TEXT TO READ:
_ _ _ _ _
Jadarian Price Wants To Be A SeahawkAnd the timing might be perfect

Jadarian Price Named Seattle As His Preferred Destination. The Seahawks Might Actually Listen.

Notre Dame running back Jadarian Price went on the Up & Adams podcast this week, and when Kay Adams asked where he’d like to play in 2026, the man essentially applied for the job in real time.

“I think teams like this, like Seattle, who are very similar, like very split in the middle, like 50-50 pass run,” Price said. “Makes you see the opportunity as a running back.” That is not a man being coy. That is a man who has studied the playbook and is ready to start printing business cards with a Seahawks logo.

The timing is almost too perfect. Kenneth Walker signed with Kansas City. Zach Charbonnet is rehabbing a torn ACL from the divisional round. The current depth chart behind Emanuel Wilson includes George Holani and a lot of hope. Five different mock drafters now have Seattle taking Price at No. 32, including NFL.com’s Daniel Jeremiah, who said he sees “a steep drop at the running back position this year after Price.” When Jeremiah says there’s a cliff, you believe him.
_ _ _ _ _
DATA LISTING:
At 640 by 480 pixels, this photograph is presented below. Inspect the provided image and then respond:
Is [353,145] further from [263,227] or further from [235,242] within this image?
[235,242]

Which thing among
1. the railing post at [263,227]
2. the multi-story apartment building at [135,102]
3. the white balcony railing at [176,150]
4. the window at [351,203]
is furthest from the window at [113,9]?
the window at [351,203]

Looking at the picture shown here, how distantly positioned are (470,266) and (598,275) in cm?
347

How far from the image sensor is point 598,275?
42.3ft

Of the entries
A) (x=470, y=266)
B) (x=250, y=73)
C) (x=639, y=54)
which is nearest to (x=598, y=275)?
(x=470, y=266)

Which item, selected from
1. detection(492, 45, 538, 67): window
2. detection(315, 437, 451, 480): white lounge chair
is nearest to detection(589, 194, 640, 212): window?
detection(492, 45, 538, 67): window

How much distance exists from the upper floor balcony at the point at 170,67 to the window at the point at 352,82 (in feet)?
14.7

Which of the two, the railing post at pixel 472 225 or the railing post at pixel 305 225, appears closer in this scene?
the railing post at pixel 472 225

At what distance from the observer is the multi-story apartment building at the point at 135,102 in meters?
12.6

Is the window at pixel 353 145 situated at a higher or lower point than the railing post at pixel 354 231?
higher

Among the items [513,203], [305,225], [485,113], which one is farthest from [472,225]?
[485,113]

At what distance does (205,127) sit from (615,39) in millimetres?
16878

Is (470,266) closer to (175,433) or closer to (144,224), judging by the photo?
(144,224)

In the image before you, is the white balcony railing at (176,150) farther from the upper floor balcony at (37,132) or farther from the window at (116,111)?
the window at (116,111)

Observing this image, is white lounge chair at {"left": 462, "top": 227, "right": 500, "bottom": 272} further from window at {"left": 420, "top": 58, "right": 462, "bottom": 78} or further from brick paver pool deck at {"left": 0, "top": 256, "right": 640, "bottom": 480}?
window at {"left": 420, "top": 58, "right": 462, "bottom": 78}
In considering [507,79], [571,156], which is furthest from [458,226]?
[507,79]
_ _ _ _ _
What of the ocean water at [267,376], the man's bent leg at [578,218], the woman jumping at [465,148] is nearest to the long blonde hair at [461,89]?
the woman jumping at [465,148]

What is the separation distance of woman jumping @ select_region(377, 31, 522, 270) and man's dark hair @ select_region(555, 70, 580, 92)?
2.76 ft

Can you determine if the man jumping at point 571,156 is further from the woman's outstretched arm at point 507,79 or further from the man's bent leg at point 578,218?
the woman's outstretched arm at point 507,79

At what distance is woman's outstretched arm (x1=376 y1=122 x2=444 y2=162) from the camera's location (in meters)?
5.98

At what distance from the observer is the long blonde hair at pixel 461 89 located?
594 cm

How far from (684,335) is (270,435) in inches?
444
_ _ _ _ _
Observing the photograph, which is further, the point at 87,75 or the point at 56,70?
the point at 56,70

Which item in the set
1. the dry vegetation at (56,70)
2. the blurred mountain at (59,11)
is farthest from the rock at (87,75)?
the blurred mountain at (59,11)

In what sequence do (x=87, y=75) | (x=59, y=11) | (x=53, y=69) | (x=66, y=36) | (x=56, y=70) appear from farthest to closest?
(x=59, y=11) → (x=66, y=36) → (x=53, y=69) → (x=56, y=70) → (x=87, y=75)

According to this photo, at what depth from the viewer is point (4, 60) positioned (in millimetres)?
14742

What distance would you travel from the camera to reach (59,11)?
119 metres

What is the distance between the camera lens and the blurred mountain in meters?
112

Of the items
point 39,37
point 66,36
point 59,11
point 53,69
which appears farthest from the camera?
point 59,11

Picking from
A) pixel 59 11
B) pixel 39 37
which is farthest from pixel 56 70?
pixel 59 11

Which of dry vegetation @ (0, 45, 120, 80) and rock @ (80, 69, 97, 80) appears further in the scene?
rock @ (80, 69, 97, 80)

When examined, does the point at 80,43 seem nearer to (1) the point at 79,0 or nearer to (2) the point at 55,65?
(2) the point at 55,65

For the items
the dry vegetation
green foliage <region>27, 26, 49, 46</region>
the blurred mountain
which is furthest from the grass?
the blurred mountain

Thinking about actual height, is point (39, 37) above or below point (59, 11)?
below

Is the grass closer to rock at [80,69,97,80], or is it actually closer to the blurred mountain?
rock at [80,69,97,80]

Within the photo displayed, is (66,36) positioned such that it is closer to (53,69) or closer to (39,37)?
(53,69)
_ _ _ _ _
WHAT TO DO:
1) In the Jadarian Price article, which pick do five mock drafters have Seattle using to take Price?
2) Extract the passage of the Jadarian Price article between "Notre Dame running" and "in real time.", inclusive.

CORRECT ANSWERS:
1) No. 32

2)
Notre Dame running back Jadarian Price went on the Up & Adams podcast this week, and when Kay Adams asked where he’d like to play in 2026, the man essentially applied for the job in real time.